İkinci olarak şunu da idrak etmeliyiz ki Yüce Rabbimizin bizden beklediği kulluk, yalnızca
Ramazan ayı ve oruçla sınırlı değildir. Ramazandaki yoğun ibadet, tefekkür ve sükûnet bu ayla
birlikte hayatımızdan çıkmamalıdır. Nitekim “Namaz, camiden sonra; oruç ise Ramazandan sonra
başlar” diye ifade edilen ve ibadetlerin toplumsal iz düşümüne işaret eden harika bir yaklaşım
vardır. Ramazan ve orucu, on iki aya hazırlık, tüm yıl için yenilenme ve güç kazanma süreci olarak
düşünülmeli; orucun sosyal faydası olarak ortaya çıkan “erdemli insan” Ramazanlık değil, yıllık ve
hatta ömürlük olarak değerlendirilmelidir.
Sonuç olarak sosyal boyutu çok yüksek olan bu günlük ve aylık orucu, “ömürlük oruç”

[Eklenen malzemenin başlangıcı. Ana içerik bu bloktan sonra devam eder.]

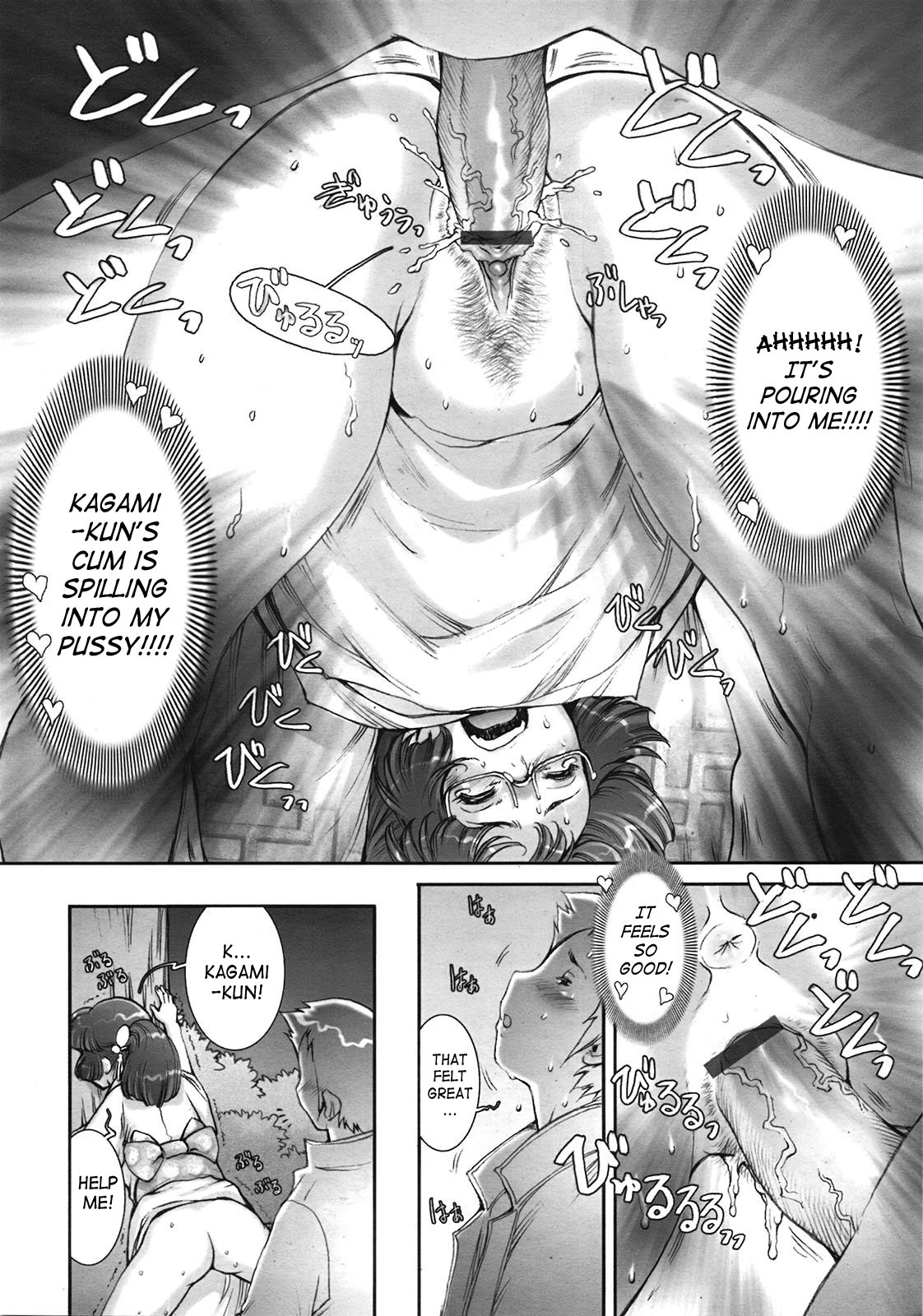 Pretty Cool Ch. 1-2 page 8 full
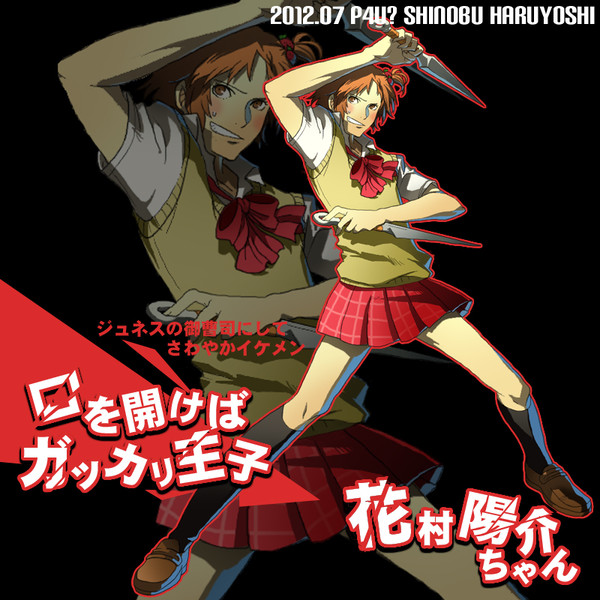 P4U勝手にミス？コン　第２弾【修正版】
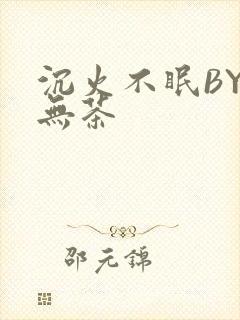 沉火不眠BY诗无茶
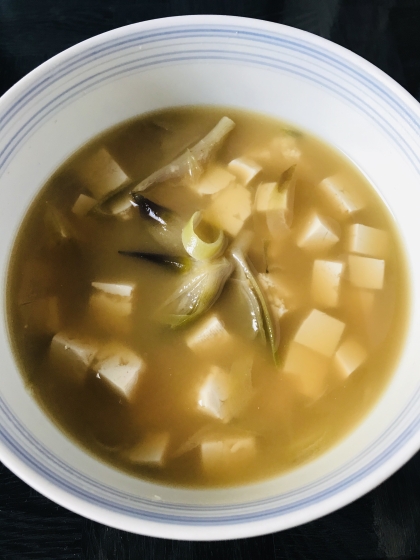 茗荷がいいアクセントになっていて美味しかったです。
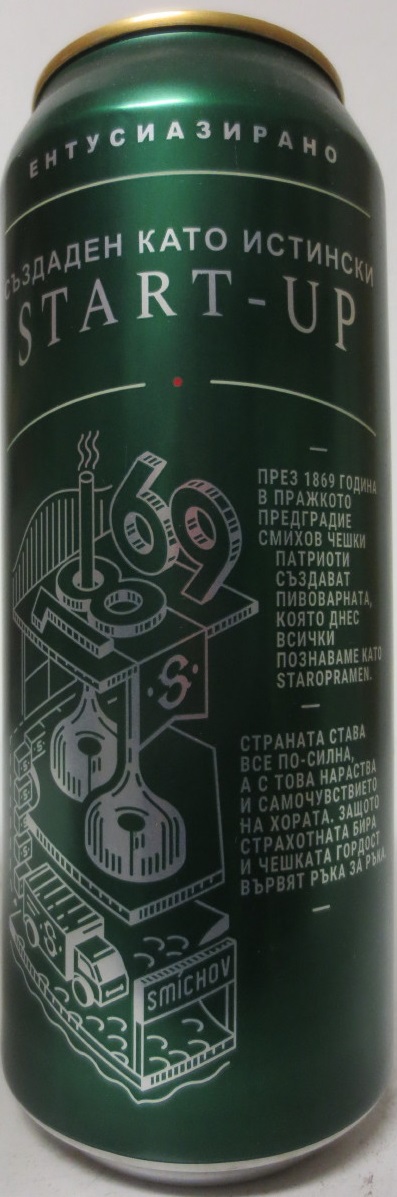 Staropramen EST IN PRAGUE LIMITED Stories EDITION (50cl) (B/O) č.1/6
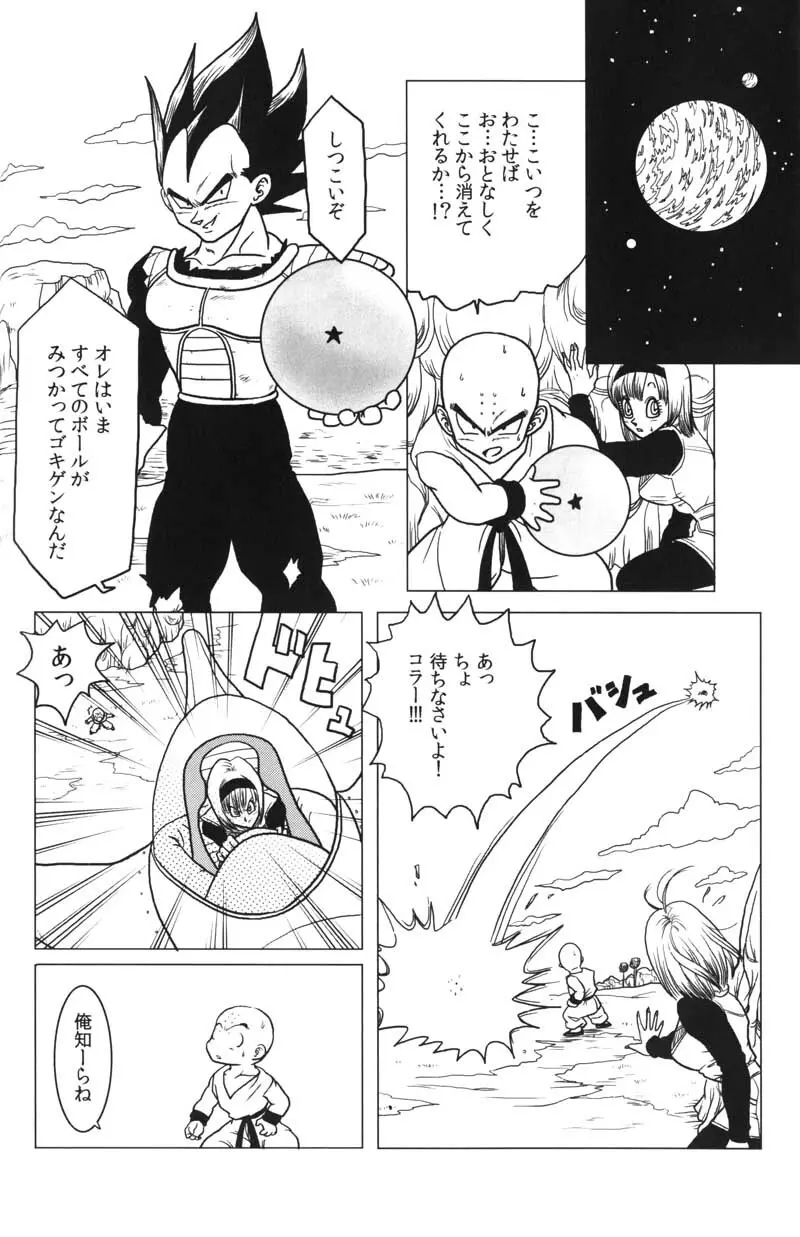 Bulma's OVERDRIVE! Page.29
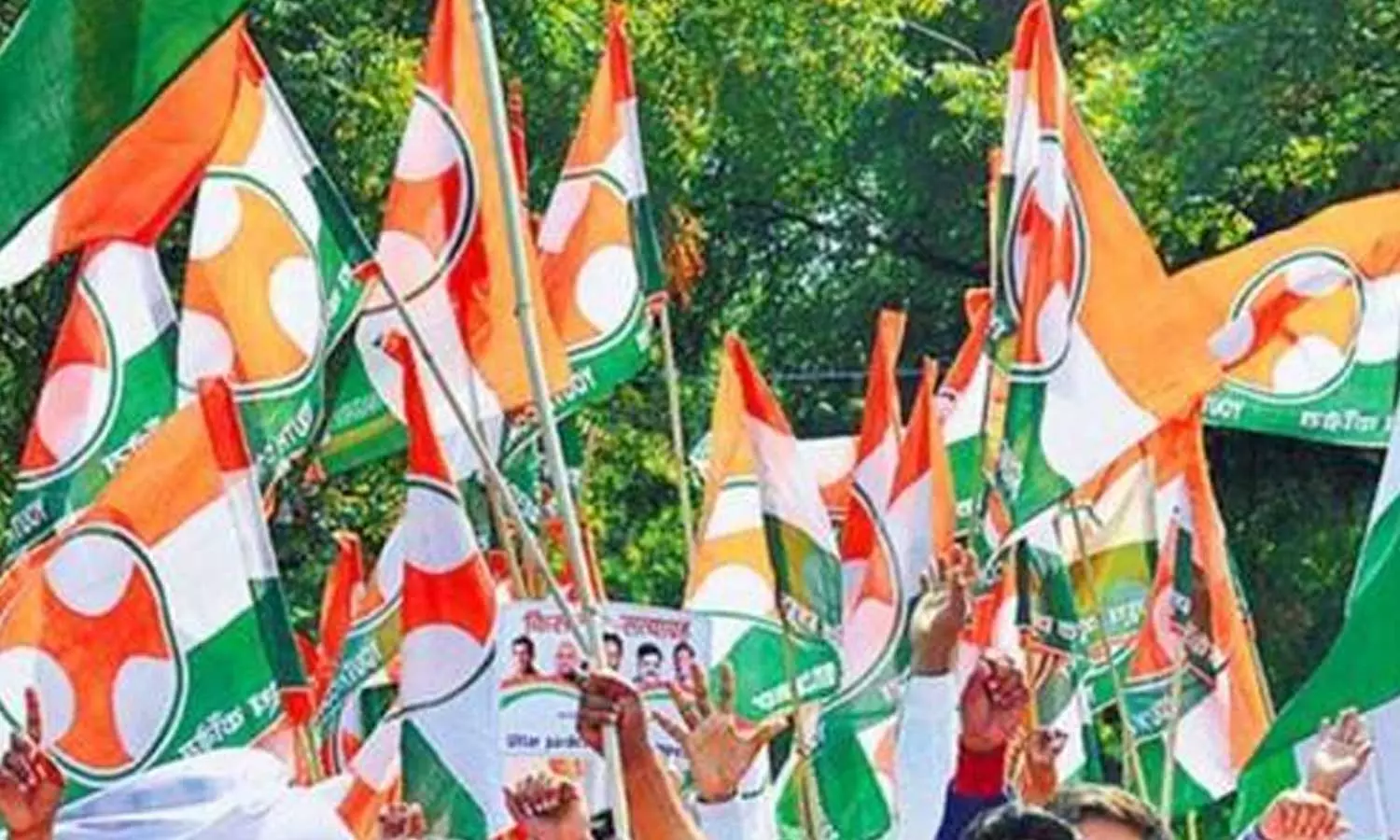 Youth Congress fake ID card case, Youth Congress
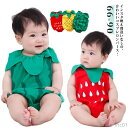 【送料無料】ノースリ ボディースーツ 可愛い インスタ映え パイナップル 女の子 仮装 男の子 ベビー かわいい 撮影 袖なし ハチ ロンパース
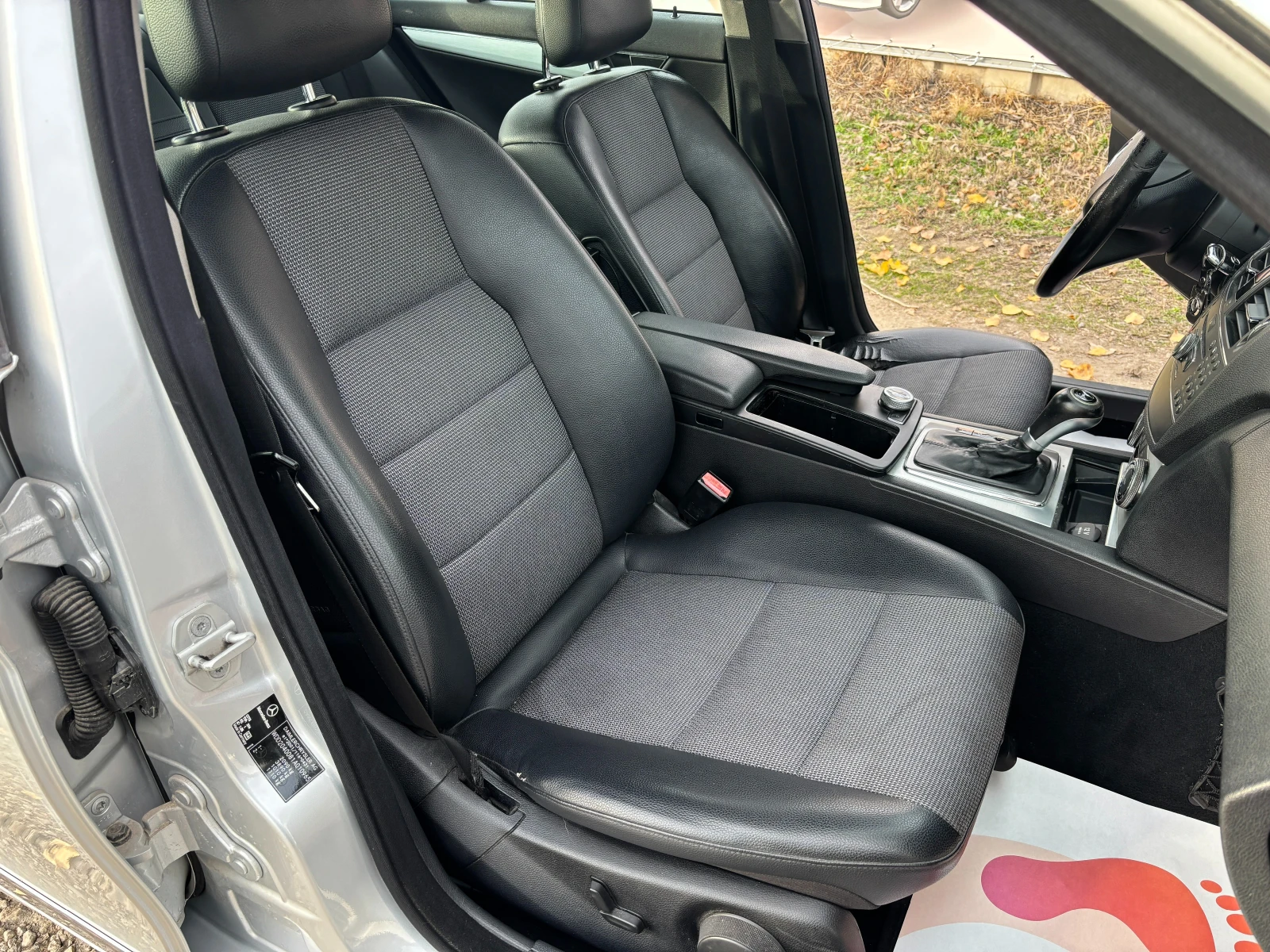 Mercedes-Benz C 220 CDI  | Mobile.bg   13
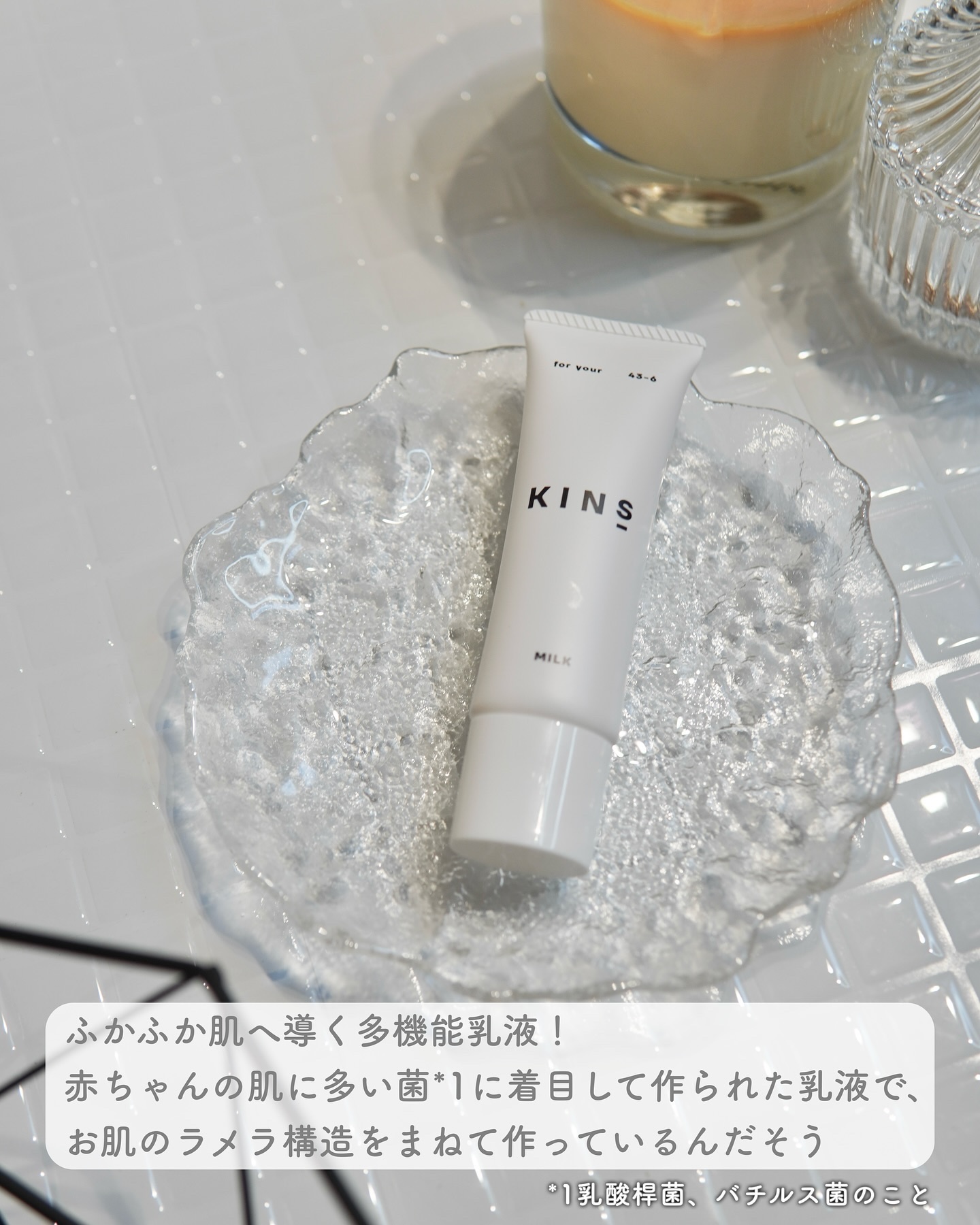 ミルク/KINS/乳液を使ったクチコミ（2枚目）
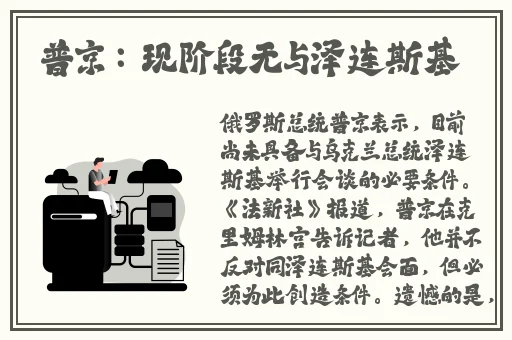 冈本aPP安装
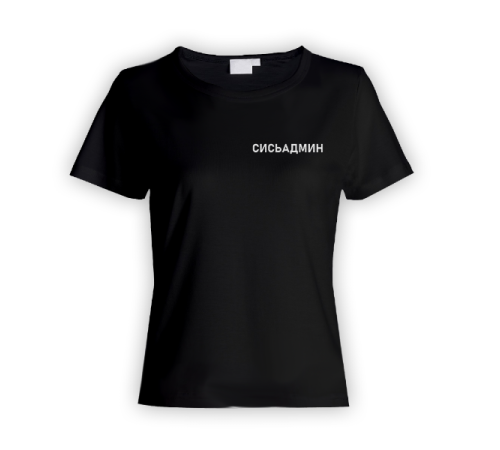 Женская прикольная футболка с маленькой надписью "Сисьадмин"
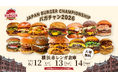 【入場無料】グルメバーガー日本一決定戦 ～JAPAN BURGER CHAMPIONSHIP 2026～ 5年目の《バガチャン》開催‼︎6月12⽇(金)～14⽇(⽇)　横浜赤レンガ倉庫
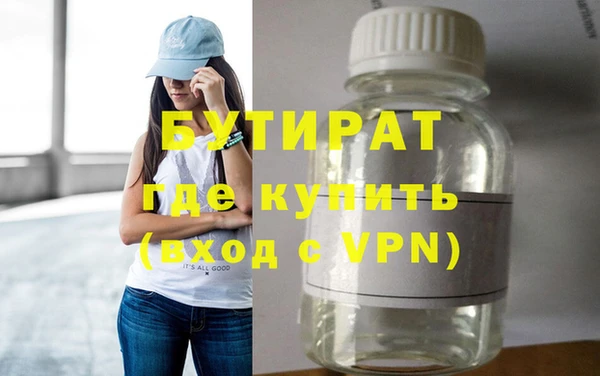 марихуана Киреевск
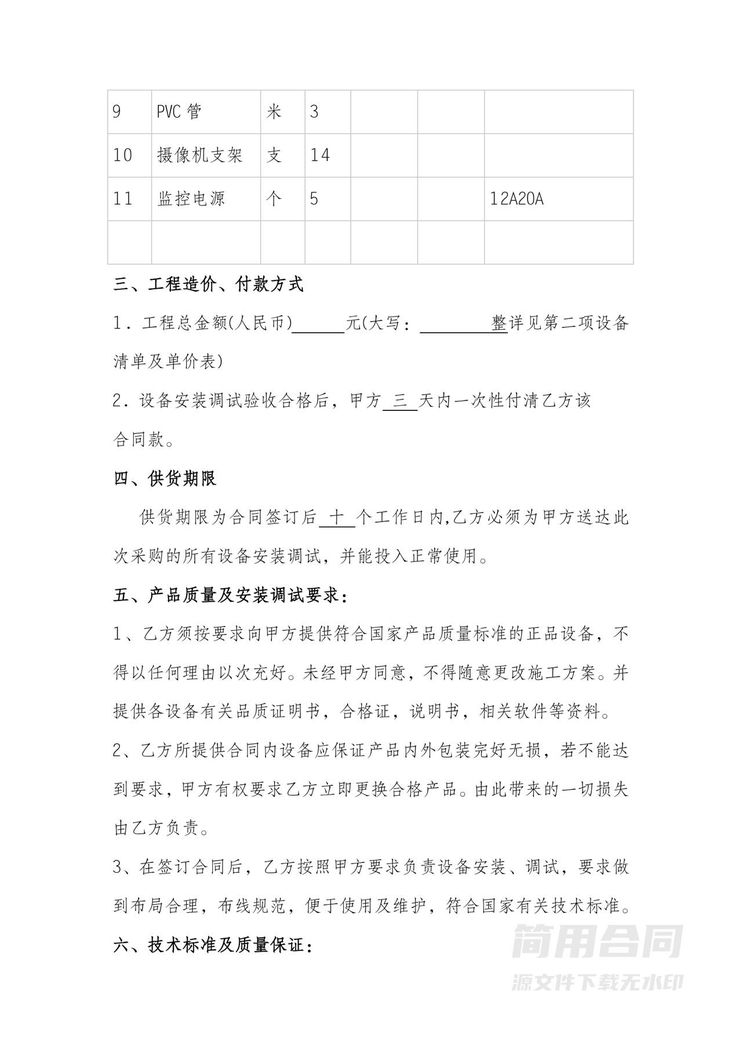 视频监控采购合同 视频监控采购合同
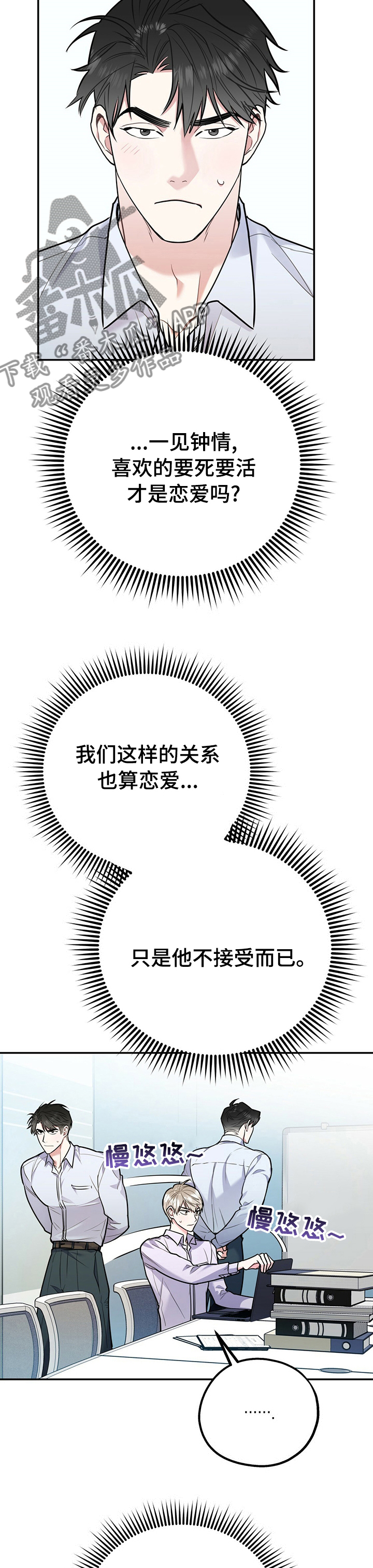 《欢喜冤家》漫画最新章节第57章：今天和我玩免费下拉式在线观看章节第【5】张图片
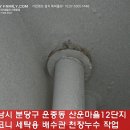 산운세탁 이미지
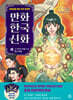 만화 한국 신화 6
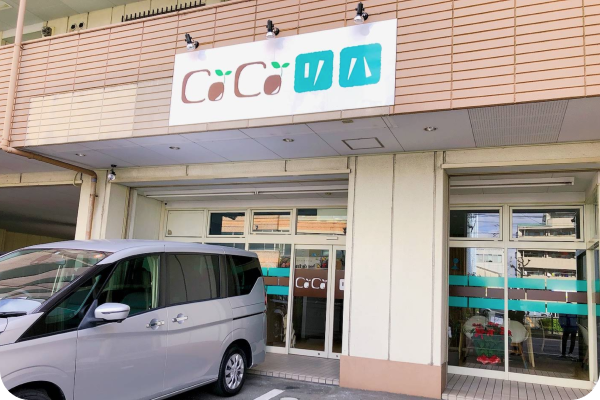 COCO リハ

şeklinde anlamak gerekir ve her dem kalben, zihnen oruçlu olmak elzemdir! Bir yandan ömür boyu
Allah’ın bizlere verdiği sonsuz helal nimetleri gereğince ve kararınca yiyip içerken bir yandan da
kalbimize huzur, bedenimize sıhhat, şahsımıza güzel ahlak, topluma ise düzen verecek olan

“ömürlük orucu” her daim tutmakta sonsuz yararlar vardır. Zira, iki cihanın kazanılması -Allah
bilir- belki de bu üstün ahlak tasavvurunda gizlidir!